Prion proteins are notorious for causing deadly brain diseases like bovine spongiform encephalopathy--better known as mad cow disease--and, in humans, Creutzfeld-Jakob disease. But prions may actually do some good in yeast. According to a new study, prions may infer an evolutionary advantage by allowing yeast cells to adapt quickly and radically when the environment changes.
Originally thought to be infectious agents, like viruses, prions are actually abnormally folded forms of naturally occurring proteins. They convert to the abnormal state either because of an inherited mutation or through contact with other abnormal proteins. But while prions that occur in mammals are clearly pathogenic, those in yeast are not.
Yeast's so-called PSI prion is a differently folded version of a protein normally responsible for heeding the so-called stop codon--a built-in part of the genetic code that halts the translation of DNA. Such stop codons make many genes inactive, or "silent," when they mistakenly occur in the middle of a gene rather than the end.
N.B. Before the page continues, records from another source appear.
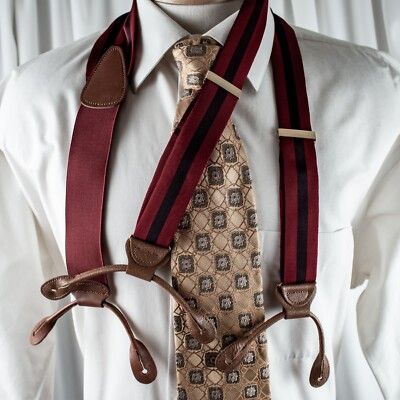 #ad TRAFALGAR New Burgundy Navy Blue Striped Leather Fabric Button Loops Suspenders $100.00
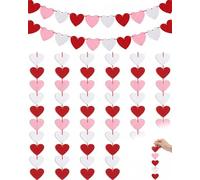 YIPFEN Panneaux drapeaux cœurs, Set de 8 pièces (2 hori. + 6 vert.), Rose/Rouge/Blanc, Décoration Guirlande Élégante pour Fond Photo Mariage, Saint-Valentin, Anniversaire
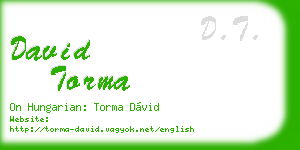 david torma business card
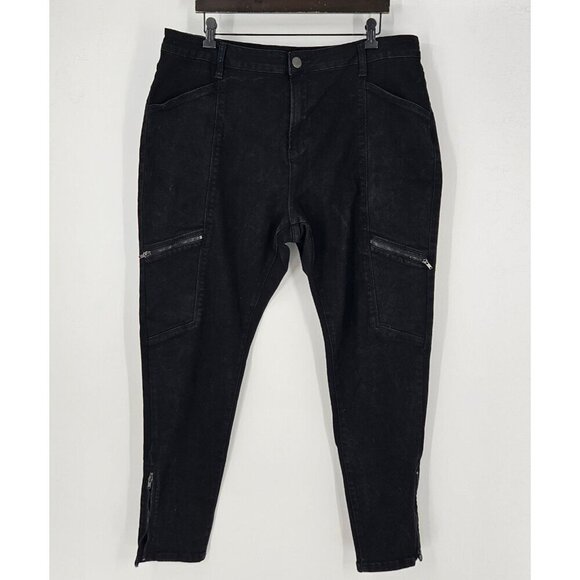 City Chic Womens Sz 20 Black Straight Leg Stretch Jeans High-Rise Zip Pocket/Hem - Picture 1 of 4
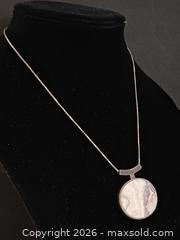 MaxSold Auction: 925 Silver & Crazy Lace Agate Pendant Necklace Marked  - Toronto (Ontario, Canada) PARTNER MANAGED Reseller Online Auction - Queen Street West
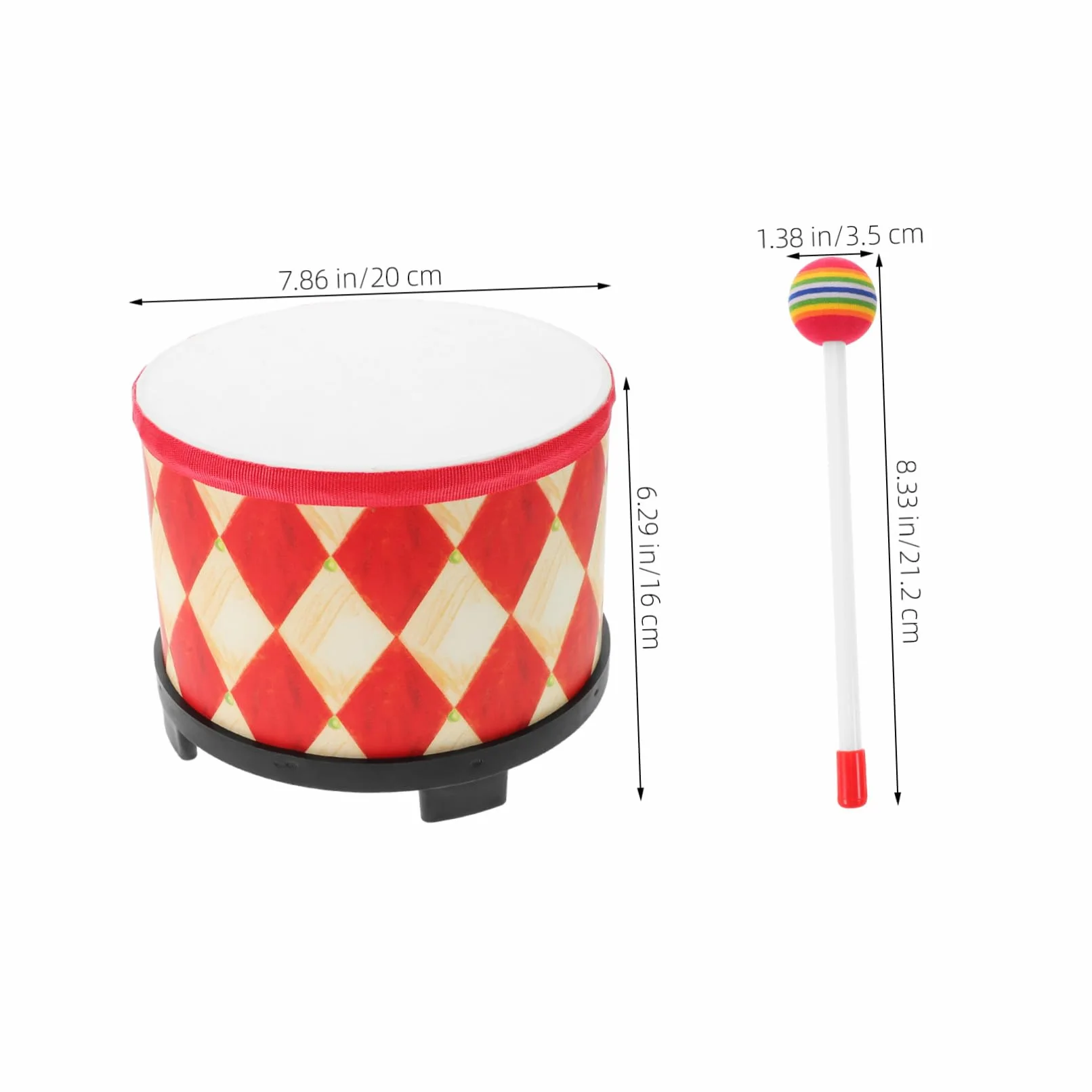 Tamburello a Mano Tamburo Musicale per Bambini Piccoli 20 Cm con Design Rosso a Griglia per Gioco Educativo Individuale e Attività di Gruppo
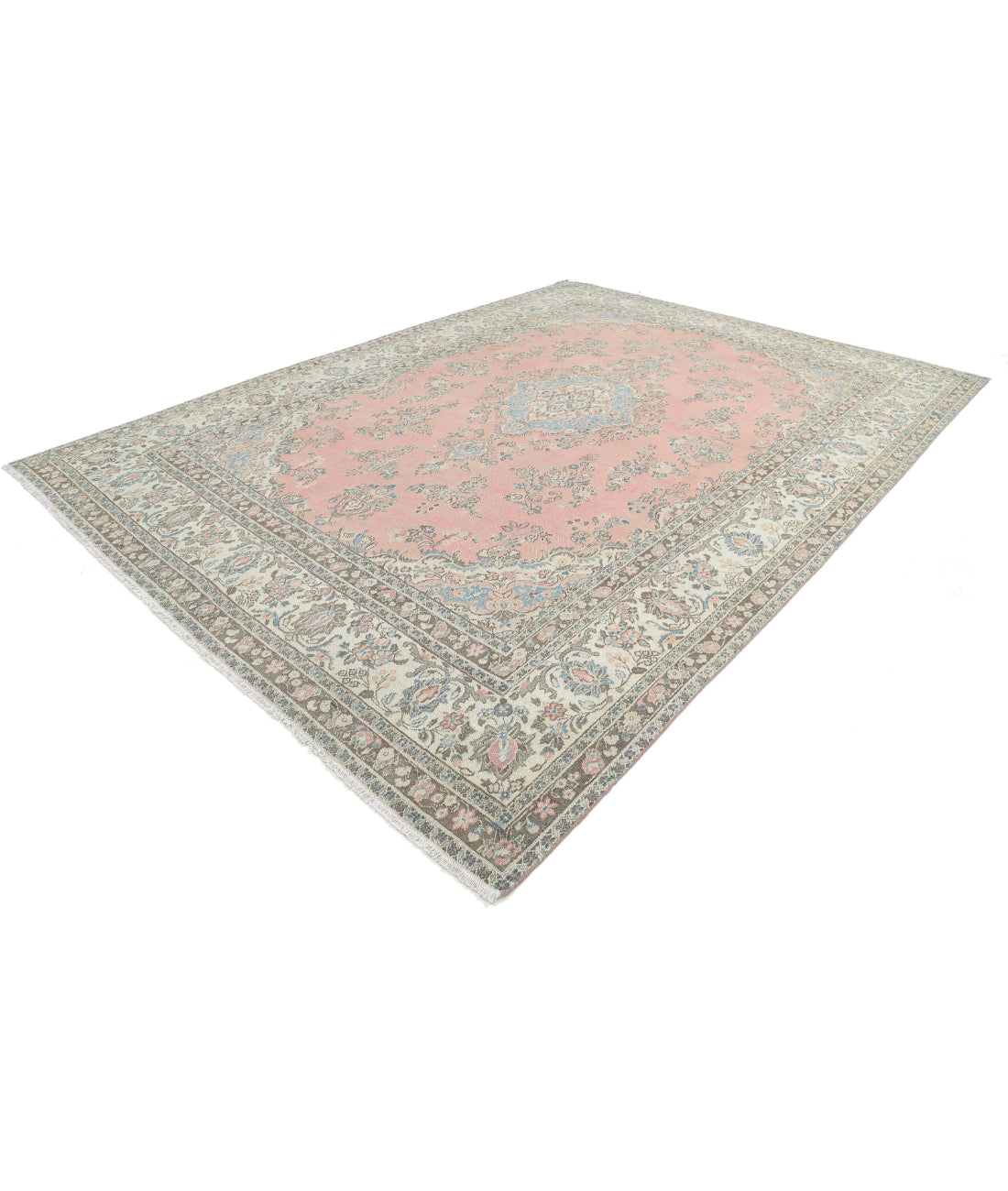 Tabriz 10'0'' X 13'8'' Hand-Knotted Wool Rug 10'0'' x 13'8'' (300 X 410) / Pink / Ivory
Scientists suspect that these faulty genes may have also collected new mutations, some of which could be beneficial under certain circumstances. PSI could bring out these traits by "reading through" the stop codons.
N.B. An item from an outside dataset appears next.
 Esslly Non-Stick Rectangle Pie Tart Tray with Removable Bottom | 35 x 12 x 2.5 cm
To find out, University of Chicago molecular biologists Heather True and Susan Lindquist grew the normal and the PSI varieties of seven different yeast strains under a series of circumstances. As they report in the 28 September Nature, prions dramatically changed the success rate of each strain. They enabled some strains to grow on sugars they couldn't normally metabolize, while making others insensitive to certain antibiotics that would otherwise kill them. "We weren't expecting the degree of variation that we found in the prion forms," says Lindquist.
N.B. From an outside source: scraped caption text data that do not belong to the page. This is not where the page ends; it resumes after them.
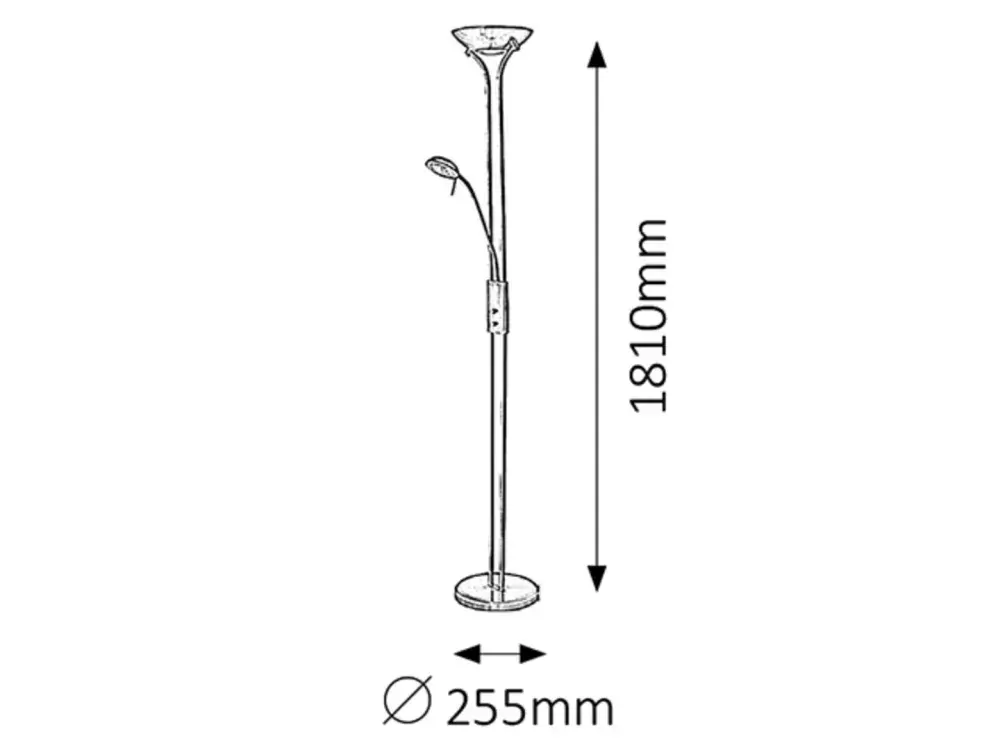 BETA stojanová lampa broznová so stmievačom 1xR7S/230W + 1xG9/40W, výška: 181cm 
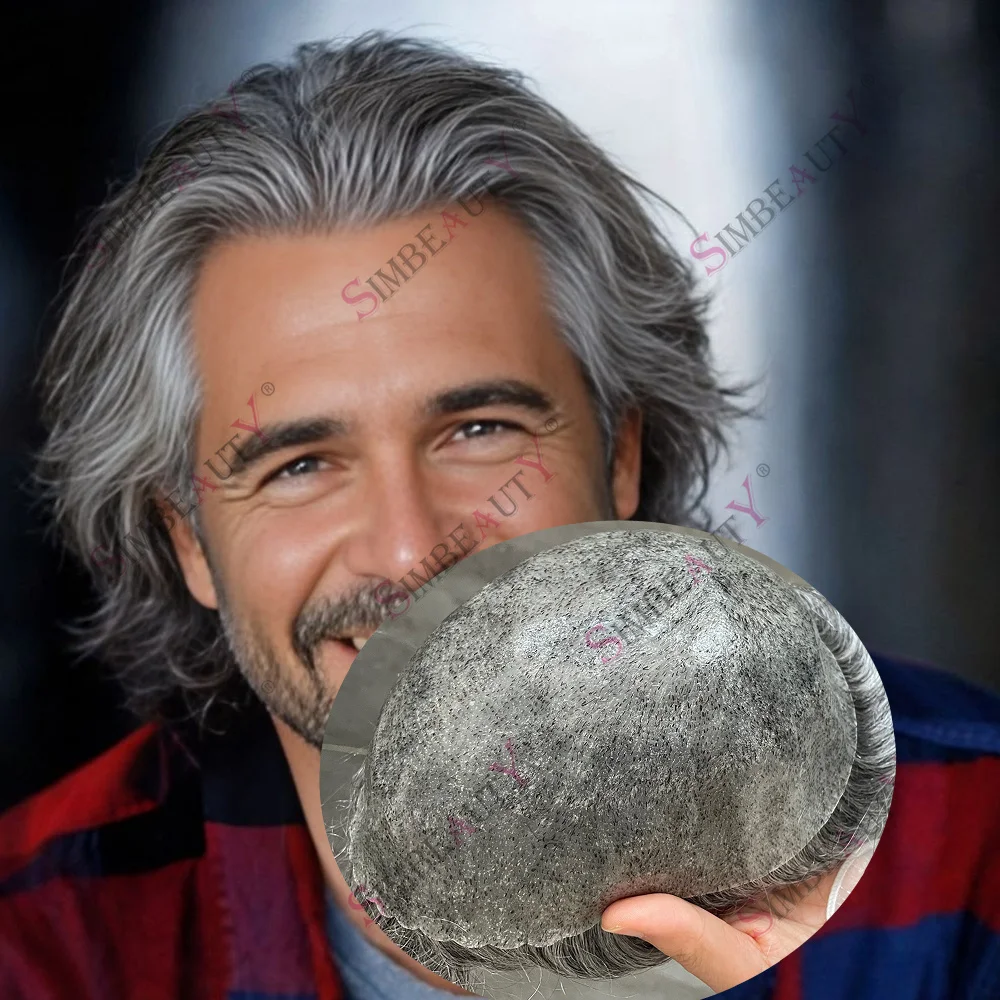 

Super Durable Natural Scalloped Hairline Microskin Toupee Grey 1B50 1B80 Human Hair Old Gentlemen Man Hairpieces Thin Skin Prost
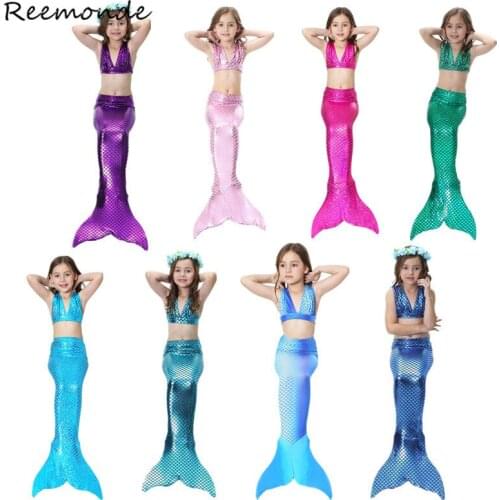 Children Swimming Mermaid Tail And Monofin Bikini Swimsuit In Kids Girls Little Mermaid Swimsuit Cosplay Costumes
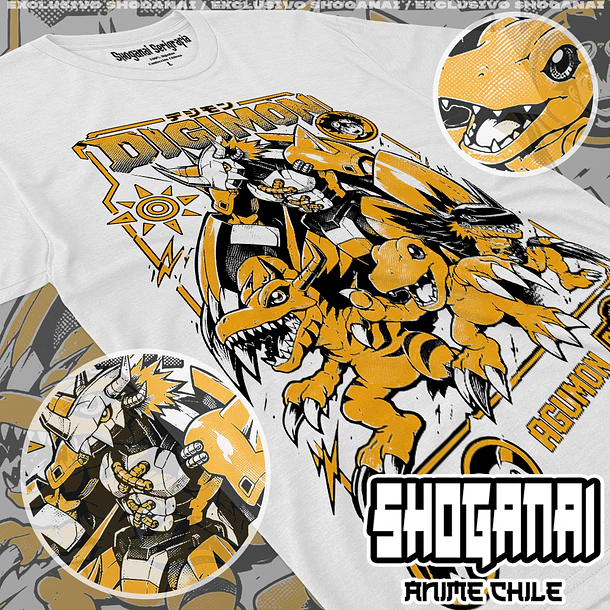 DGM01 Agumon, Greymon, WarGreymon y MetalGreymon - DIGIMON - INFANTIL (Polera o Polerón) 2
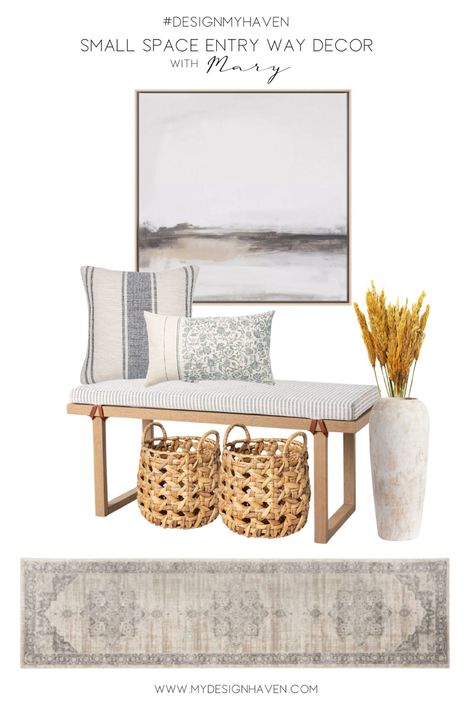 Entry Bench With Pillows, Entry Bench Ideas Small Spaces, Small Bench Styling, Entryway Bench Small Entrance, Bench Seat In Living Room, Bench Seat Styling, Entryway Pillows Entry Bench, Bench Area In Living Room, Bench With Artwork Above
That variation suggests it may be advantageous for yeast to have prions, say the authors, noting that the changes would likely be reversible when yeast cells occasionally reverted back to their normal, unfolded state, which could be advantageous if conditions changed again. "It's a thoughtful and intelligent study," says molecular geneticist Ira Herskowitz from the University of California, San Francisco. "It provides intriguing evidence as to the biological significance of prions."